- EXERCISE
Beginning at the line with "Orchidee Vanda Pflege" in the records below, return each line up to and including the last, exactly as it stands, but not the pictures.

[RECORDS TO PROCESS Boundary: Start]

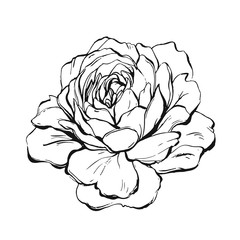 Hand made vector abstract graphic ink peony or rose flower isolated on white background.Outline design elements for boho wedding,birthday,save the date card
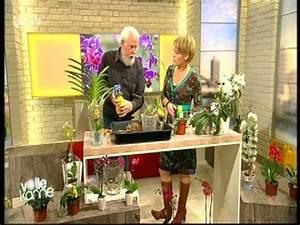 Orchidee Vanda Pflege : 26 orchideen richtig pflegen gie en und behandeln die ~ Lizthompson.info Haus und Dekorationen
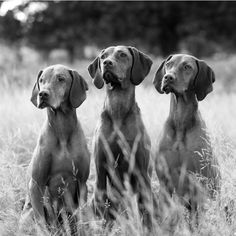 Hungarian Vizsla dogs ..I eventually want 3 of these. Wonderful dogs for active owners.
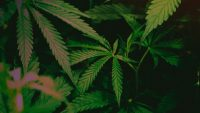 Why pot legalization just failed again in one of the U.S.'s most liberal states
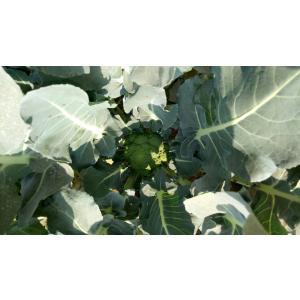 broccoli-3.jpeg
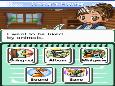 Screenshot of Animal Paradise (DS)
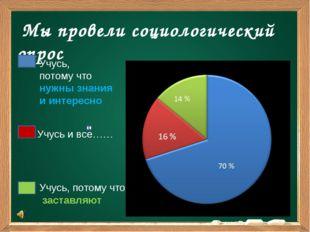 Мы провели социологический опрос Учусь, потому что нужны знания и интересно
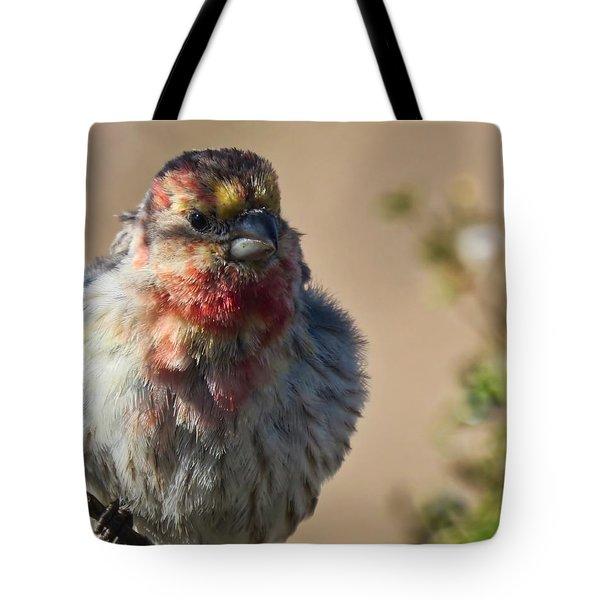 Rare Multicolored Male House Finch Tote Bag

[RECORDS TO PROCESS Boundary: End]

- EXERCISE OUTPUT
 Orchidee Vanda Pflege : 26 orchideen richtig pflegen gie en und behandeln die ~ Lizthompson.info Haus und Dekorationen
 Hungarian Vizsla dogs ..I eventually want 3 of these. Wonderful dogs for active owners.
 Why pot legalization just failed again in one of the U.S.'s most liberal states
 broccoli-3.jpeg
 Screenshot of Animal Paradise (DS)
 Мы провели социологический опрос Учусь, потому что нужны знания и интересно
 Rare Multicolored Male House Finch Tote Bag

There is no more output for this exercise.